ACCELERATOR

Ekua Holmes

The Roxbury Sunflower Project, 2018

The Roxbury Sunflower Project is a community-wide, collaborative initiative by artist Ekua Holmes that aims to bring nature, beauty, and color to Roxbury in unloved and un-cared for lots or in private gardens and yards by inviting families, organizations, and agencies to plant 20,000 sunflowers in the Roxbury neighborhood in the summer of 2018.

At the culmination of the project, Holmes created and installed new works of art reflecting the six themes of the project — radiance, resilience, beauty, deeply rooted, seeds of love, and follow the sun — in the windows of the Freedom House at 5 Crawford Street, Dorchester.

The Sunflower was chosen for the planting as a symbolic representation of modern Roxbury, its people and history. Sunflowers follow the rays of the sun. They can grow on rugged terrain under less than perfect circumstances. They can survive with little attention or water. They are resilient, and hearty, and they are spectacles of great beauty and generosity.

The Roxbury Sunflower Project was inspired by Holmes’ love for Roxbury and by the generation of men and women who opened doors for her as a young artist.
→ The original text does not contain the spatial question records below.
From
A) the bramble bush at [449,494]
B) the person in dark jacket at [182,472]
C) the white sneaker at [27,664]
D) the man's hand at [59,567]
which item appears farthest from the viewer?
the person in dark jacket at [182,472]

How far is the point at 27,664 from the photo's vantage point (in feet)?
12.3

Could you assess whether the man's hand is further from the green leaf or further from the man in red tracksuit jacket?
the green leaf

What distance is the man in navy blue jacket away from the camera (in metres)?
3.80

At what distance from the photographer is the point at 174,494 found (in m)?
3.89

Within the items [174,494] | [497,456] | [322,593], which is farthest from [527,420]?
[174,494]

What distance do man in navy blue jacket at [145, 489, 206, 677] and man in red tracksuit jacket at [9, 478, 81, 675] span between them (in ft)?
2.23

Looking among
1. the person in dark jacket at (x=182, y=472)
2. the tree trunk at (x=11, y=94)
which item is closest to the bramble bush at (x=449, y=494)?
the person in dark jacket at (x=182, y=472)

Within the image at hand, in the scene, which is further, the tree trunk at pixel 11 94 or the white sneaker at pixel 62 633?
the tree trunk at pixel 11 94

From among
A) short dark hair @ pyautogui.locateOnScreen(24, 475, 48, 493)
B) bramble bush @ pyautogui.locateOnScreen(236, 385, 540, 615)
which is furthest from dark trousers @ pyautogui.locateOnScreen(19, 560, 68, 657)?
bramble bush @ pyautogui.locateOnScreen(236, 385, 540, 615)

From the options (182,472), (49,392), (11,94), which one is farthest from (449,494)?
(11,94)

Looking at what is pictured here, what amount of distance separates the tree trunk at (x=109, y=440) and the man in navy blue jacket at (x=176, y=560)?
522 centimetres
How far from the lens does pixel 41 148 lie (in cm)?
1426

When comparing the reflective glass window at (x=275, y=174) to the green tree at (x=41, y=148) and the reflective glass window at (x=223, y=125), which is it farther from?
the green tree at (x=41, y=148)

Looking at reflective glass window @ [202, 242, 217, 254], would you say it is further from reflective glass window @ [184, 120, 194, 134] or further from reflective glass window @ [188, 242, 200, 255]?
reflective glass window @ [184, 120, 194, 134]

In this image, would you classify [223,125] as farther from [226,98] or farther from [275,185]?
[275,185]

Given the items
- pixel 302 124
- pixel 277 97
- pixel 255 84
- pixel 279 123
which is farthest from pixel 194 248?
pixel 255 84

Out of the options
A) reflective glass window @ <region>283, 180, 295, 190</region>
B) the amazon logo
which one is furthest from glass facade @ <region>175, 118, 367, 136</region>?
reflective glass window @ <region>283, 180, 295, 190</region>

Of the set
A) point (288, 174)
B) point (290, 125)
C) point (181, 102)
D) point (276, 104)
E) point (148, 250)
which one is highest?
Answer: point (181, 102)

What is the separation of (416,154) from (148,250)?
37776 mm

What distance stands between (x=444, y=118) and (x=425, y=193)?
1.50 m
The project is Holmes’ attempt to emulate their generosity, creativity, and collective strength.

LOCATION

Freedom House at 5 Crawford Street, Dorchester

ACCELERATOR

Ekua Holmes

Ekua currently serves as the Assistant Director at the Center for Art and Community Partnerships at Massachusetts College of Art and Design and Director of sparc! the ArtMobile, MassArt's art-inspiring, art-transforming vehicle retrofitted to create and contribute to community based, multidisciplinary arts programming currently focused in Mission Hill, Roxbury, and Dorchester MA.

She is a fine artist whose mixed media collages explore universal themes of childhood, family, and remembering. She uses news clippings, photographs, vibrant color and skillful composition to infuse her work with energy. In 2015, Holmes took the children’s book world by storm with her illustrations in Voice of Freedom: Fannie Lou Hamer: The Spirit of the Civil Rights Movement, written by Carole Boston Weatherford. The book went on to receive numerous awards, including a Silver Medal from the Society of Illustrator’s Original Art exhibition, four starred reviews, Robert F. Sibert and Randolph Caldecott Honors, and a Coretta Scott King John Steptoe New Illustrator Award.